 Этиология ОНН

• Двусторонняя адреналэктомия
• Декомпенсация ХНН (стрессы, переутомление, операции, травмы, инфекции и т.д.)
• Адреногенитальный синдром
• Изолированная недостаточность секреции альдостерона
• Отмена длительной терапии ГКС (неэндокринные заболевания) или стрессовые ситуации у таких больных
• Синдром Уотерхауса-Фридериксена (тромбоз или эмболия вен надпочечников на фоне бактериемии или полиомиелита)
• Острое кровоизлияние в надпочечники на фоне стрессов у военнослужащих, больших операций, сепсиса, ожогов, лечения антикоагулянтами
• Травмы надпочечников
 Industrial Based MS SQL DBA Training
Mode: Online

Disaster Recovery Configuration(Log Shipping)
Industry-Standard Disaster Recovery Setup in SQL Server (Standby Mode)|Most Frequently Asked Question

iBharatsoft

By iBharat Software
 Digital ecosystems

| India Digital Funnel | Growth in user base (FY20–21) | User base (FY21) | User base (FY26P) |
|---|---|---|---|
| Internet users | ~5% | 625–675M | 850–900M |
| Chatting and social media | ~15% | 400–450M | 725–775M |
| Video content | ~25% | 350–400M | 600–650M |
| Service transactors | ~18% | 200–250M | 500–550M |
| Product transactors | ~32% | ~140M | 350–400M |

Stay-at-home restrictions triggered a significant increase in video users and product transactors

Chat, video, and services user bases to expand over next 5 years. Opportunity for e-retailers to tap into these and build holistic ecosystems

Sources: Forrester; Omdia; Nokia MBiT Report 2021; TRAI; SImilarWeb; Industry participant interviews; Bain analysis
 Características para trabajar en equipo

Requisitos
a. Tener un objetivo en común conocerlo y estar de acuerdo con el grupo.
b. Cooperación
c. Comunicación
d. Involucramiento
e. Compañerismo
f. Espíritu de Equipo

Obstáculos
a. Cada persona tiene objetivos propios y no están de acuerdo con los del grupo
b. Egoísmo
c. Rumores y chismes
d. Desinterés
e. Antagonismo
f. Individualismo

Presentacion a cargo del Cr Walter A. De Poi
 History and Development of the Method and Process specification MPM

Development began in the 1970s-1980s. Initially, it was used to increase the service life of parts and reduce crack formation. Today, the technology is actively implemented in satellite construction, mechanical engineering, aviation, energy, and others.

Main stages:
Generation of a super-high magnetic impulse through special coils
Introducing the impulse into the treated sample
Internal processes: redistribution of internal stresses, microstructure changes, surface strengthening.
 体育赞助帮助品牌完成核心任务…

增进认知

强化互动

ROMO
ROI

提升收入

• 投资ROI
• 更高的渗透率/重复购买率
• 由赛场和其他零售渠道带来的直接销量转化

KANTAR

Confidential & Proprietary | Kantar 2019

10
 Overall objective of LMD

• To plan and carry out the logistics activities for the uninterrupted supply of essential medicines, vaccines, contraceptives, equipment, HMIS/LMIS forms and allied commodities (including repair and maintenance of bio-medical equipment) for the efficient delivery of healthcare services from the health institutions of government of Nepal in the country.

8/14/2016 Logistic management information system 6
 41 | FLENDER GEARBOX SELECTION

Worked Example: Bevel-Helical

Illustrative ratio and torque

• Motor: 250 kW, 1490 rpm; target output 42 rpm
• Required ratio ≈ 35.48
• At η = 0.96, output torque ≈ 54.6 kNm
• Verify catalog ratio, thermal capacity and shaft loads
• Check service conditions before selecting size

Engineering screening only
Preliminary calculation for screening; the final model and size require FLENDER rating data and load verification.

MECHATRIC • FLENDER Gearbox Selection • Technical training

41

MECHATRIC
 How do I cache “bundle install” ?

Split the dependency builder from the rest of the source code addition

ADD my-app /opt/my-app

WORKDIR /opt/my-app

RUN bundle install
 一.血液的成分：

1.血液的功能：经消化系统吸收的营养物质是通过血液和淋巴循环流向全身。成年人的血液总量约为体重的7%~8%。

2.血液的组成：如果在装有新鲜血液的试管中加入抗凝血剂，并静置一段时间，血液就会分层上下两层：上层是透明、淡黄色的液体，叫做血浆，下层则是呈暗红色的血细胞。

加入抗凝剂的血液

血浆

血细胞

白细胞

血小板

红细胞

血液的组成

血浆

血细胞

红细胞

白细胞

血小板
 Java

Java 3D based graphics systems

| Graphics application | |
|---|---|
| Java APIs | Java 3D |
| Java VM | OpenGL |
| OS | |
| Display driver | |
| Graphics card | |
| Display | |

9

### YOUR GOAL:
From the entries above, list each line with "надпочечников" in it.

### EXERCISE RESPONSE:
• Синдром Уотерхауса-Фридериксена (тромбоз или эмболия вен надпочечников на фоне бактериемии или полиомиелита)
• Травмы надпочечников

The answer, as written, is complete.